Courtesy Governing Board
To help students who remain in distance learning, Cohort C will have dedicated times to talk to teachers via Zoom on Mondays and Thursdays. However, prospective remote learners are unsatisfied with the current opt-in support for students remaining in remote learning.
“[The new schedule has] an extremely imbalanced system of [Cohort C] support, and I think that’s unfair because you’re, in a sense…preventing students [in remote learning] from getting the educational help that they need, when the reason that they aren’t in person could potentially be out of their control,” sophomore Joy Baker said.
Several students also pointed out that teachers will have to manage three groups at the same time in one class period.
“I think that it’s going to be hard for teachers to pay [attention] to both students in-class as well as on Zoom, especially if they’re doing a live stream because in class, you can hand out worksheets and just have students do them in class… Online, you have to prepare it, post it, hope that your students print it and complete it because you can’t monitor them as well as you can in an in-class setting,” Baker said.

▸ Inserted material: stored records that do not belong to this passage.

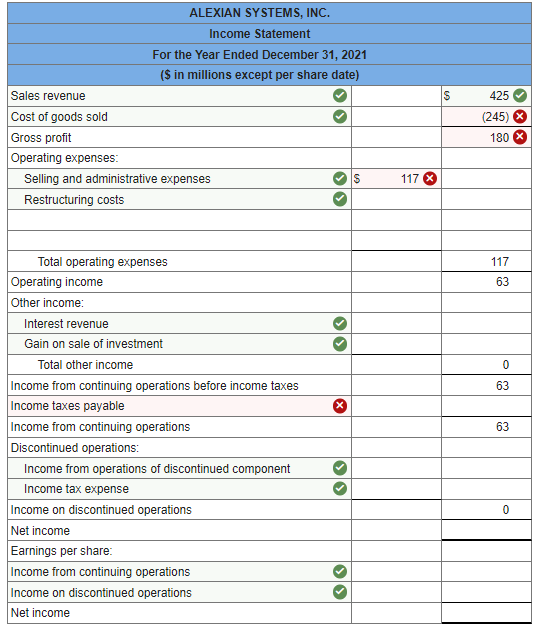 ALEXIAN SYSTEMS, INC.
Income Statement
For the Year Ended December 31, 2021
($ in millions except per share date)

| | | |
|---|---|---|
| Sales revenue | | $ 425 |
| Cost of goods sold | | (245) |
| Gross profit | | 180 |
| Operating expenses: | | |
| Selling and administrative expenses | $ 117 | |
| Restructuring costs | | |
| | | |
| | | |
| Total operating expenses | | 117 |
| Operating income | | 63 |
| Other income: | | |
| Interest revenue | | |
| Gain on sale of investment | | |
| Total other income | | 0 |
| Income from continuing operations before income taxes | | 63 |
| Income taxes payable | | |
| Income from continuing operations | | 63 |
| Discontinued operations: | | |
| Income from operations of discontinued component | | |
| Income tax expense | | |
| Income on discontinued operations | | 0 |
| Net income | | |
| Earnings per share: | | |
| Income from continuing operations | | |
| Income on discontinued operations | | |
| Net income | | |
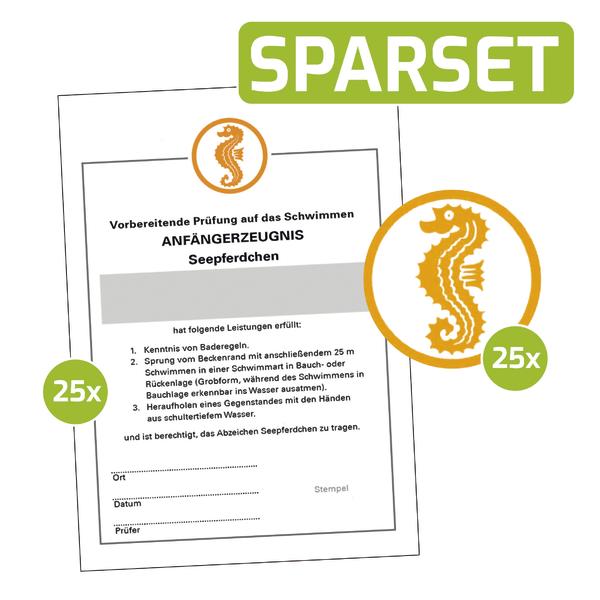 SPARSET

Vorbereitende Prüfung auf das Schwimmen
ANFÄNGERZEUGNIS
Seepferdchen

hat folgende Leistungen erfüllt:

1. Kenntnis von Baderegeln.
2. Sprung vom Beckenrand mit anschließendem 25 m Schwimmen in einer Schwimmart in Bauch- oder Rückenlage (Grobform, während des Schwimmens in Bauchlage erkennbar ins Wasser ausatmen).
3. Heraufholen eines Gegenstandes mit den Händen aus schultertiefem Wasser.

und ist berechtigt, das Abzeichen Seepferdchen zu tragen.

Ort

Datum

Prüfer

Stempel

25x

25x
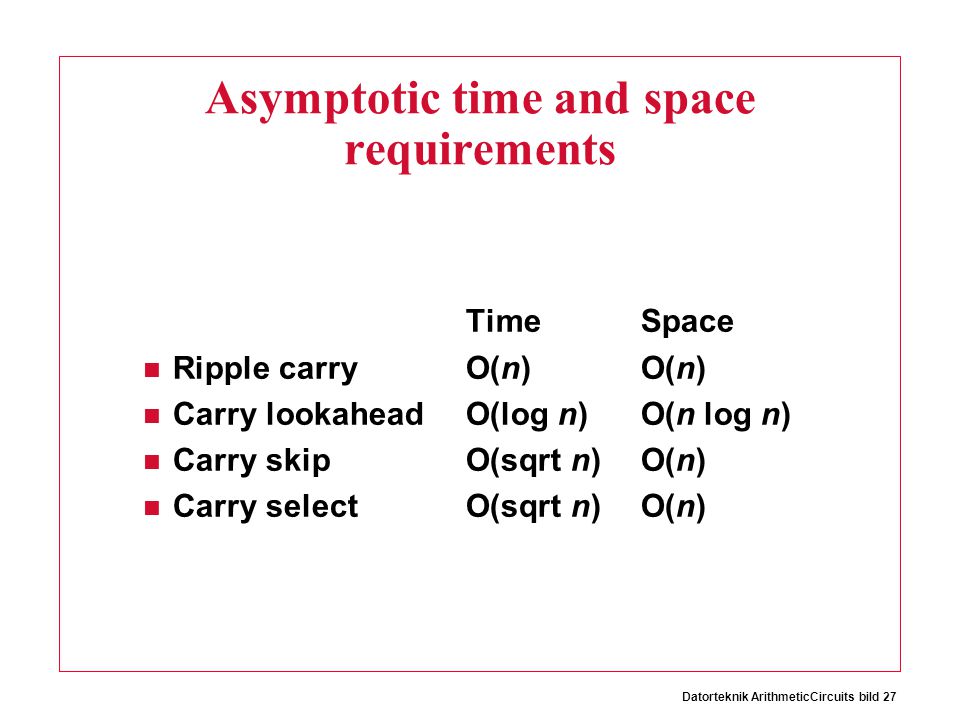 Asymptotic time and space requirements

| | Time | Space |
|---|---|---|
| Ripple carry | O($n$) | O($n$) |
| Carry lookahead | O(log $n$) | O($n$ log $n$) |
| Carry skip | O(sqrt $n$) | O($n$) |
| Carry select | O(sqrt $n$) | O($n$) |

Datorteknik ArithmeticCircuits bild 27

Immunocompromised teachers will be allowed to teach on live stream to their classes as opposed to the District hiring long-term substitutes.
“We would allow our [immunocompromised] staff members to livestream into the classroom while we have a substitute help with the in-person supervision. So [students] would continue with the same teacher and the same preparation while there’s somebody in the classroom who’s facilitating those in-person activities,” Glimme said at the meeting.

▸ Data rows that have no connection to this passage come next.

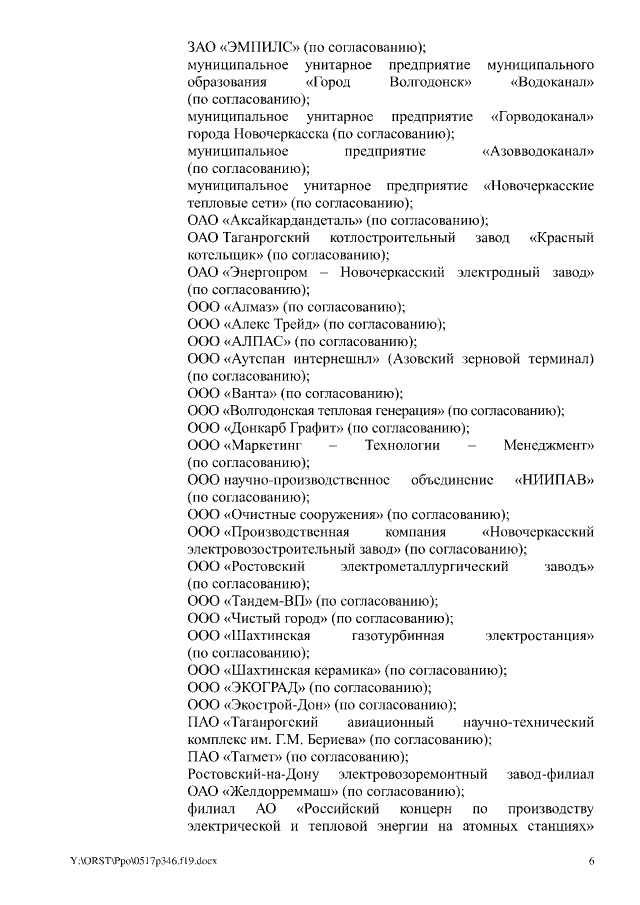 ЗАО «ЭМПИЛС» (по согласованию);
муниципальное унитарное предприятие муниципального образования «Город Волгодонск» «Водоканал» (по согласованию);
муниципальное унитарное предприятие «Горводоканал» города Новочеркасска (по согласованию);
муниципальное предприятие «Азовводоканал» (по согласованию);
муниципальное унитарное предприятие «Новочеркасские тепловые сети» (по согласованию);
ОАО «Аксайкардандеталь» (по согласованию);
ОАО Таганрогский котлостроительный завод «Красный котельщик» (по согласованию);
ОАО «Энергопром – Новочеркасский электродный завод» (по согласованию);
ООО «Алмаз» (по согласованию);
ООО «Алекс Трейд» (по согласованию);
ООО «АЛПАС» (по согласованию);
ООО «Аутспан интернешнл» (Азовский зерновой терминал) (по согласованию);
ООО «Ванта» (по согласованию);
ООО «Волгодонская тепловая генерация» (по согласованию);
ООО «Донкарб Графит» (по согласованию);
ООО «Маркетинг – Технологии – Менеджмент» (по согласованию);
ООО научно-производственное объединение «НИИПАВ» (по согласованию);
ООО «Очистные сооружения» (по согласованию);
ООО «Производственная компания «Новочеркасский электровозостроительный завод» (по согласованию);
ООО «Ростовский электрометаллургический заводъ» (по согласованию);
ООО «Тандем-ВП» (по согласованию);
ООО «Чистый город» (по согласованию);
ООО «Шахтинская газотурбинная электростанция» (по согласованию);
ООО «Шахтинская керамика» (по согласованию);
ООО «ЭКОГРАД» (по согласованию);
ООО «Экострой-Дон» (по согласованию);
ПАО «Таганрогский авиационный научно-технический комплекс им. Г.М. Бериева» (по согласованию);
ПАО «Тагмет» (по согласованию);
Ростовский-на-Дону электровозоремонтный завод-филиал ОАО «Желдорреммаш» (по согласованию);
филиал АО «Российский концерн по производству электрической и тепловой энергии на атомных станциях»

Y:\ORST\Ppo\0517p346.f19.docx 6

According to the presentation shown at the Board meeting, both the in-person and fully remote models will allow students and staff to keep their current schedules as well as minimize disruption.
“I feel much better knowing that my schedule wouldn’t change whether I choose to go back or not. I really like my teachers and have gotten used to their teaching style, so I think switching it up would cause a lot of turmoil in everyone,” Spiegler said.

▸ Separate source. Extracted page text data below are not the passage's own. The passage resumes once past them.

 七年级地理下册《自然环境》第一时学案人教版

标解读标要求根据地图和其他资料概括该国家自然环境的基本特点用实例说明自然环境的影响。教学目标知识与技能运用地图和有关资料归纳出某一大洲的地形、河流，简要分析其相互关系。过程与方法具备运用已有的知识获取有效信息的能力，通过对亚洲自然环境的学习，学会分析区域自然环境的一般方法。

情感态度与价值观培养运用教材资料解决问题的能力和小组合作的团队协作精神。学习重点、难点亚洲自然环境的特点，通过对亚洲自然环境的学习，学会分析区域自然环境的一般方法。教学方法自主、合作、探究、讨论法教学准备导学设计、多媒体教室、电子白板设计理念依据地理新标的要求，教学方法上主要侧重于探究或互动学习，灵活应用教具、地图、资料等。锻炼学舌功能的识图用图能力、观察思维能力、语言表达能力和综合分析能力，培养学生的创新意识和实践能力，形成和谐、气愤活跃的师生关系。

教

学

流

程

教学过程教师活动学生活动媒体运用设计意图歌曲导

As of now, the expected date for in-person return is Jan. 5, but that may change due to the spike of COVID-19 cases that placed Contra Costa County into the purple tier. Although Acalanes is allowing small groups of students to come onto campus, the hybrid learning plan will not begin until the county has been in the red tier for at least two weeks and COVID-19 cases go down.
Although the District is trying to prevent COVID-19 transmissions, many students think schools will go back to distance learning because of the possible spike in cases that returning to school may cause.
“I think when we go back to school, all the teachers and students are going to be exposed to a lot more people rather than just their small group of friends, so I think it’ll actually cause an increase in cases and we’ll probably just go back to distance learning,” Go said.
Despite the unknowns in what the next months will bring, the Board still upholds a timeline based on students’ return to in-person instruction by Jan. 5. This path to reopening includes sending out declarations of intent to return, conducting parent Q&A forums, holding parent school-site informational meetings, dividing students into cohorts, and hosting a hybrid orientation.
According to the District’s current timeline, these events would take place starting late November and go into December until January. However, due to the rise of cases and the county’s purple status, the Board unanimously voted to postpone on-site meetings and reopening processes until the District maintains a two-week red status to address the community’s concerns.
“We’ve all been concerned with the rise of [COVID-19] numbers. Staff members [and] parent communities expressed increasing concerns, and we have been monitoring the public health data. We’ve been constantly following the [California Department of Public Health’s] guidelines…to make sure that when we go into the in-person, full hybrid model, that we can truly do it safely,” Glimme said at the meeting.